Type(s) : Collectionneur - Ecole
Technique(s) : Sculpteur
Présentation : L'emploi de la troisième dimension devrait faire de lui un sculpteur, mais il intitule lui-même ses oeuvres "tableaux". D'autres, d'ailleurs, usent de cette troisième dimension, sans qu'on leur conteste la qualité de peintre : Schwitters* en travaillant plus dans l'épaisseur que dans la hauteur, John* ou Rauschenberg* qui, sur une surface plane, accrochent des objets.
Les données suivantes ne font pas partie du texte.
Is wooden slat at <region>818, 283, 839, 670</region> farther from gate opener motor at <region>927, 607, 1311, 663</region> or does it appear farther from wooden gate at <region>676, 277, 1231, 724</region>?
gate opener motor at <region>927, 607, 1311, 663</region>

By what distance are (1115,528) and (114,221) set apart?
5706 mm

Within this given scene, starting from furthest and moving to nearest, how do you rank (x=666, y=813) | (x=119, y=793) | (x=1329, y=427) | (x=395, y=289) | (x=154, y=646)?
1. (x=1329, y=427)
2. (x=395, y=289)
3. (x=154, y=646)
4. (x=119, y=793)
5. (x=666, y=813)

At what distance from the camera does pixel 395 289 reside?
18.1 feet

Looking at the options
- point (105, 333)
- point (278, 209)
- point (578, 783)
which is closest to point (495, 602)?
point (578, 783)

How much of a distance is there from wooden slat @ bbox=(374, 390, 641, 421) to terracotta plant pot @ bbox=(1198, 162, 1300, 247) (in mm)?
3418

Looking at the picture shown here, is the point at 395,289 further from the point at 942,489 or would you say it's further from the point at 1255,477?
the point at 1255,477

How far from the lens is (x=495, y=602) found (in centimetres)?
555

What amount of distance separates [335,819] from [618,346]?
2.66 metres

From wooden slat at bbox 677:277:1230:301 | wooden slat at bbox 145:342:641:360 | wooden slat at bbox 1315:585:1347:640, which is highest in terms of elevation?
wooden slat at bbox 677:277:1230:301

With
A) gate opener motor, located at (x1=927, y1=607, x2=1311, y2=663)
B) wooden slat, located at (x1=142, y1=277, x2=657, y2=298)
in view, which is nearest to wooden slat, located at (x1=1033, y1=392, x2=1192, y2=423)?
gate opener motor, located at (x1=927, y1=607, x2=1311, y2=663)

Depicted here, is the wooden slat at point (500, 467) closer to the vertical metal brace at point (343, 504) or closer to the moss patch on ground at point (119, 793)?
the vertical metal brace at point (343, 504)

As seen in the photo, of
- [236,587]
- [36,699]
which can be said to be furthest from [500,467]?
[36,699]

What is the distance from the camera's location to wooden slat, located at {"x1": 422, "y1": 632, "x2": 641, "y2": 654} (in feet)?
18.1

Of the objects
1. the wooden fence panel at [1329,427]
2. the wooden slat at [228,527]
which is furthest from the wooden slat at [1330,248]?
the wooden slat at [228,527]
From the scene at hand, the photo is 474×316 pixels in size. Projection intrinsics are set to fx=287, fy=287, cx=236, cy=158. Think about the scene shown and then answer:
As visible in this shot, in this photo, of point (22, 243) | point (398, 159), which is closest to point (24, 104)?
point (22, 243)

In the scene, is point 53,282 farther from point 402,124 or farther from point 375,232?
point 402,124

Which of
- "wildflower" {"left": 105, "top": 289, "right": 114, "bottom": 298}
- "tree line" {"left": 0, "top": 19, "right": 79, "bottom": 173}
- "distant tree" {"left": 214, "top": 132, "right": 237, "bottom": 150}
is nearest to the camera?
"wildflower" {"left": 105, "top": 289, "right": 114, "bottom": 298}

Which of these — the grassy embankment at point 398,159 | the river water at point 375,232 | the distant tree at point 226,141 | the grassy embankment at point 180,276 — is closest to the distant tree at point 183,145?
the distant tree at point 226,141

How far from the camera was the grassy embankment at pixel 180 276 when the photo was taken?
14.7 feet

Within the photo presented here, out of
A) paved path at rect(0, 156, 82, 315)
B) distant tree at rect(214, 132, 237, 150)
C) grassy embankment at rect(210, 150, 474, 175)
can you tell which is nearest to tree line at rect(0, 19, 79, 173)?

Est-ce pour dévaloriser l'oeuvre d'art par sa multiplication banale, est-ce pour valoriser la banalité en la donnant à voir? Quoi qu'il en soit, pour ce faire, il invente cette variation du pop* que sont les "tableaux-pièges", c'est-à-dire ceux où les objets se sont laissés capturer dans leur vie banale ; il saisit un endroit, le plus souvent une table telle qu'elle a été abandonnée après un repas, et fixe les objets tels qu'ils s'y trouvent, au hasard du désordre ou de leur désintégration : mégots, coquilles d'oeuf vidées, croûtons, etc.; les pieds de la table sont enlevés et le tout est pendu après qu'il dise, en 1960 : "Je te baptise tableau" : Lieu de repos de la famille Delbeck, (1960), ou Table, (1961, LMK), Marché aux puces, Hommage à Giacometti, (1961, MNAM), Collection d'épices, (1963, MMS), Palette Conrad Fischer-Lueg, (1968, BvB). Il donne licence à des quidam voire à des enfants de fabriquer des tableaux-pièges qu'il signe ; ainsi de Mon petit déjeuner, (1972). Comme ces tableaux sont pendus, il y a un déplacement de la vision des objets que l'on regarde pour la première fois de haut en bas et non plus frontalement. De là aux installations*, il n'y a qu'un pas, franchi avec Espace basculé, Dylaby, 47° au dessus, renversé à 90°, (1962, SMA, reproduit pour Les Nouveaux réalistes, (2007, Grand palais, Paris), un mur devient sol parquetté, dur lequel les objets sont présentés comme dominant un spectateur couché sur le sol devenu mur latéral, tandis qu'un troisième mur joue le rôle de plafond recouvert de miroirs. Triple multiplication d'art, (1969, Musée contemporain, Dunkerque) une construction carrée, séparée en son milieu par une glace sur laquelle sont posés différents objets avec, leurs correspondants inversés collés sous la glace et reflétés dans un miroir de base, ou Hommage au jardin d'hiver de la baronne de Rothschild, (1972, MAMAC), ensemble de tables à thé désordonnées et sales comme dans un HLM. Cela, c'est la première étape, qui dure jusque Chaise de bébé, (1982), replie de chaussures. ; il veut donner à voir la banalité des jours et pratique une sorte d'arrêt sur objet dans une assomption de la casse et de la crasse.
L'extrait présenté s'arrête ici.